[Actions to take]
1/ Retype the passage on shooting the Milky Way, starting at the words "F/2 lens with" and ending after "a faster lens!".
2/ Shorten the paragraph in the passage on shooting the Milky Way that begins "This is not possible with the Leica S", keeping its main facts.

[Document passage]
· · · · · · ·

Since the noise platform is linear with the S I believe it is as follows:

 

You get the same noise on a ISO 1600 8 sec shot as you would on a ISO 100 125 sec exposure.

 

The difference is however that you won't get star trails at ISO 1600 while you might on ISO 100 125 sec exposure, on most wide angle lenses 30 seconds is enough to show star trails.

 

I believe that to successfully shoot the milkyway we would need:

 

F/2 lens with ISO 1600 and 30 seconds

 

This is not possible with the Leica S since at ISO 1600 we can only expose for 8 seconds and most lenses are slower than F2, I think this proofs that the Leica S system cameras are not useful for photographing the milkyway, sad to say ;(

 

Maybe the S (Typ 008) will have an ISO range high enough with long exposures that we can capture the milkyway. Or we need a faster lens!

· · · · · · ·

[Stored data entries]

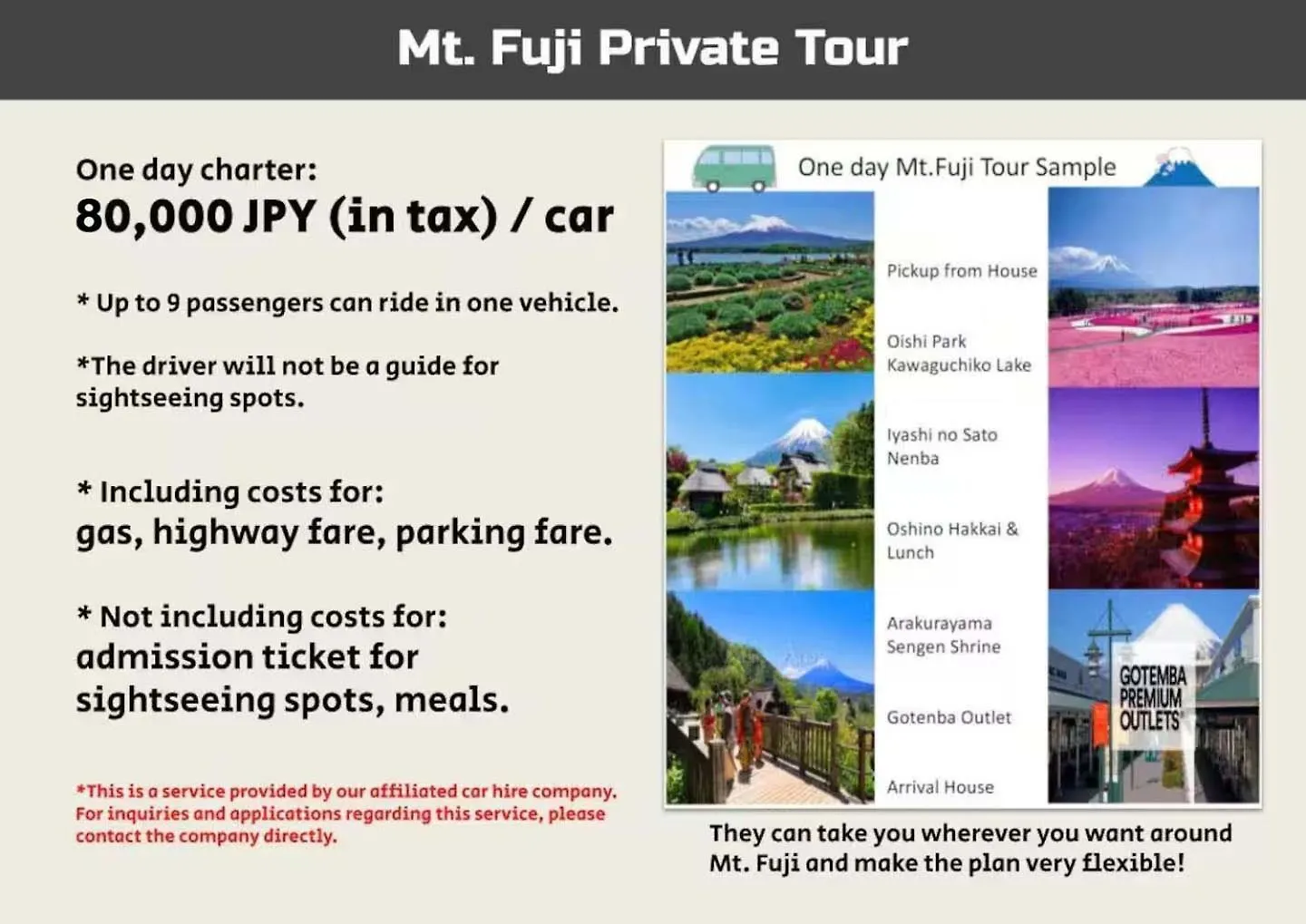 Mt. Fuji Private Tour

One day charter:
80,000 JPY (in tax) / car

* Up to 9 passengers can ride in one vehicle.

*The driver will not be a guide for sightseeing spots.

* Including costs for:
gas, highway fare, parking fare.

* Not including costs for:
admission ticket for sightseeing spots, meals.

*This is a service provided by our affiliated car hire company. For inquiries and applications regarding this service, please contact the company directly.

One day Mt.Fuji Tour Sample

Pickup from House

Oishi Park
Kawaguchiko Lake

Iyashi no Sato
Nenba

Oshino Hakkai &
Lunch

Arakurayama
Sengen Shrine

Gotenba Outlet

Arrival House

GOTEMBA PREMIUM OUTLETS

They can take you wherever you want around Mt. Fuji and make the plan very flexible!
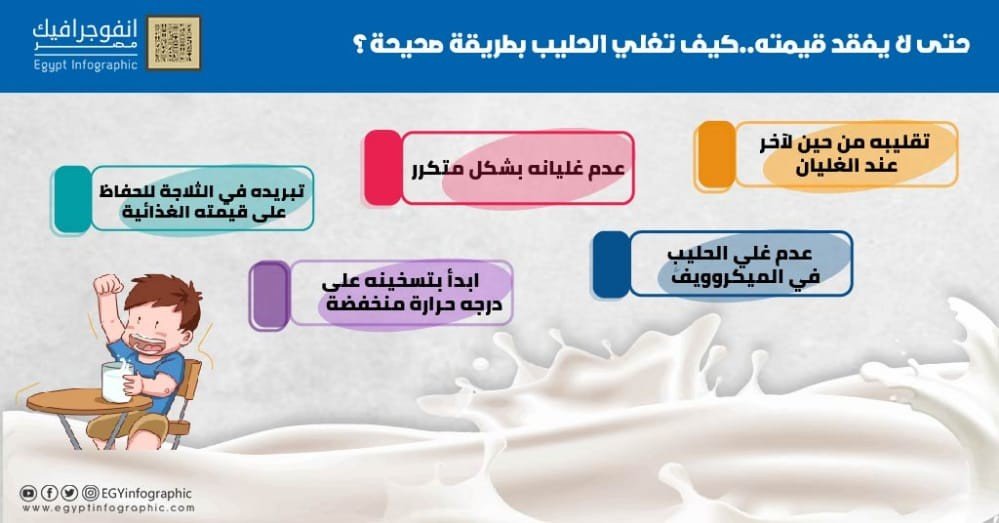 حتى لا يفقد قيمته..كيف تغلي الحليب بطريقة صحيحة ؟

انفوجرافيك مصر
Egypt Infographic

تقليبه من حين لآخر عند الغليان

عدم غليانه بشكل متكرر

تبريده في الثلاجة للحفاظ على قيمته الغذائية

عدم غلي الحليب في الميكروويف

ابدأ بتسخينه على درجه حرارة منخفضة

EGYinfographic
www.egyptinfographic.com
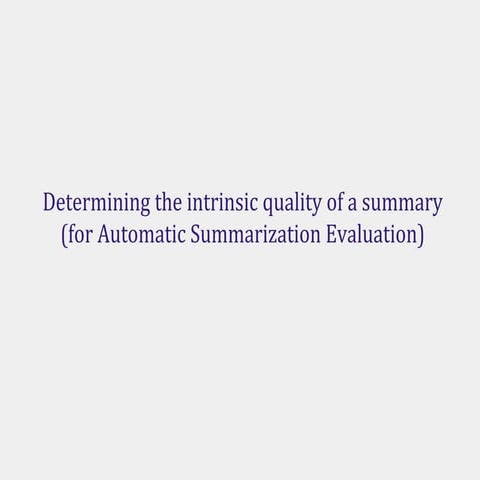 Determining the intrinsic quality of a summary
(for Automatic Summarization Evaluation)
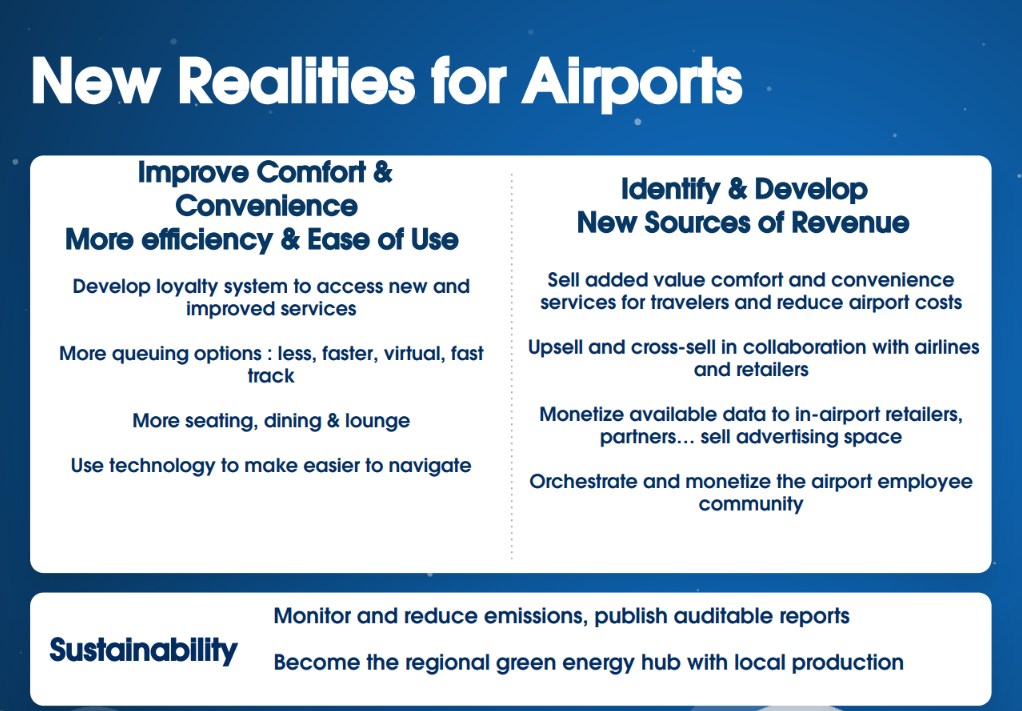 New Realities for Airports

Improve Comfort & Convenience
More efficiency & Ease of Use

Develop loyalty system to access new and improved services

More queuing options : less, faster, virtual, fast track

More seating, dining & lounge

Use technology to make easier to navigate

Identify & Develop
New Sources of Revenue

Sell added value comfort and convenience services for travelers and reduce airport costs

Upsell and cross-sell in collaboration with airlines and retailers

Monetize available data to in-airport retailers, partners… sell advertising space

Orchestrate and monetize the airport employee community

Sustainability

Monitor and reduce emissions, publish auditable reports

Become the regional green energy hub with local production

· · · · · · ·

[Task-by-task results]
1/
F/2 lens with ISO 1600 and 30 seconds

 

This is not possible with the Leica S since at ISO 1600 we can only expose for 8 seconds and most lenses are slower than F2, I think this proofs that the Leica S system cameras are not useful for photographing the milkyway, sad to say ;(

 

Maybe the S (Typ 008) will have an ISO range high enough with long exposures that we can capture the milkyway. Or we need a faster lens!

2/ The Leica S can't manage this, because it allows only 8-second exposures at ISO 1600 and most lenses are slower than f/2. The conclusion drawn is that Leica S system cameras are not useful for photographing the Milky Way.